I've seen some stuff like that but it's not really what I'm talking about. I want fully dynamic, spatially consistent generative worlds.

And that is pretty hard to do at 75 or so FPS in stereo.


This is some of the most compelling algorithmic art I've experienced. I hope the artist (guide?) continues.


I'm most intrigued by the use of manual modification of the images. The hybrid approach amazed me where the author entered the loop to erase and blur one of the images that the AI then expanded on.

This style of interaction actually fits very well with my current theory of consciousness. It allows "echoing" of ideas back and forth with the AI. Repeated echoes allow an idea to form using the best inputs from all involved.


I found the generation technique fascinating, but the images felt 'wrong' - I felt like I didn't know where to look to get an overview of the scene, and when I tried to focus on details it was like me eyes kept 'slipping off' because nothing would resolve itself.


Really interesting work (and the discussion it), and very nice visuals. Thank you!


Meta commentary:

The code that I started from was written by RiversHaveWings based on a method by advadnoun with further modification by Eleiber and Abulafia.

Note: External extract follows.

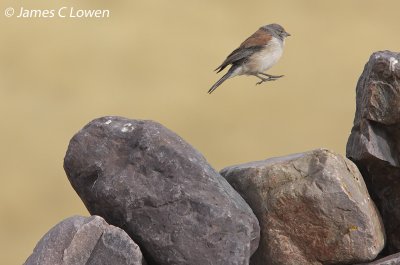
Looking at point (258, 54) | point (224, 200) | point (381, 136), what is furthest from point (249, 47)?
point (224, 200)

Metaverse or otherwise, we're definitely moving towards self-chosen names that only really work in the electronic-life realm. I'm aware this has been a slow shift over decades, but the sentence above is 33% online nomenclature by letters.


RiversHaveWings (Katherine Crowson): https://twitter.com/RiversHaveWings advadvnoun (Ryan Murdock) https://twitter.com/advadnoun

Don't know the other two. The ML art community is weird. They like to cite a lot due to presumably academic backgrounds but no one _really_ wants to be hyper-famous amidst the NFT crowd (recently hacked Banksy, for instance) and so they all use handles pretty frequently.


> Wish I didn’t have that shadowy figure there. He shows up a lot for some reason.

Is this leading up to "The Ring: Revenge of the AI"?

Jokes aside, great images and the technique is interesting as well.


I do really love the art. I wonder if someday, we can walk and explore inside of these artworks.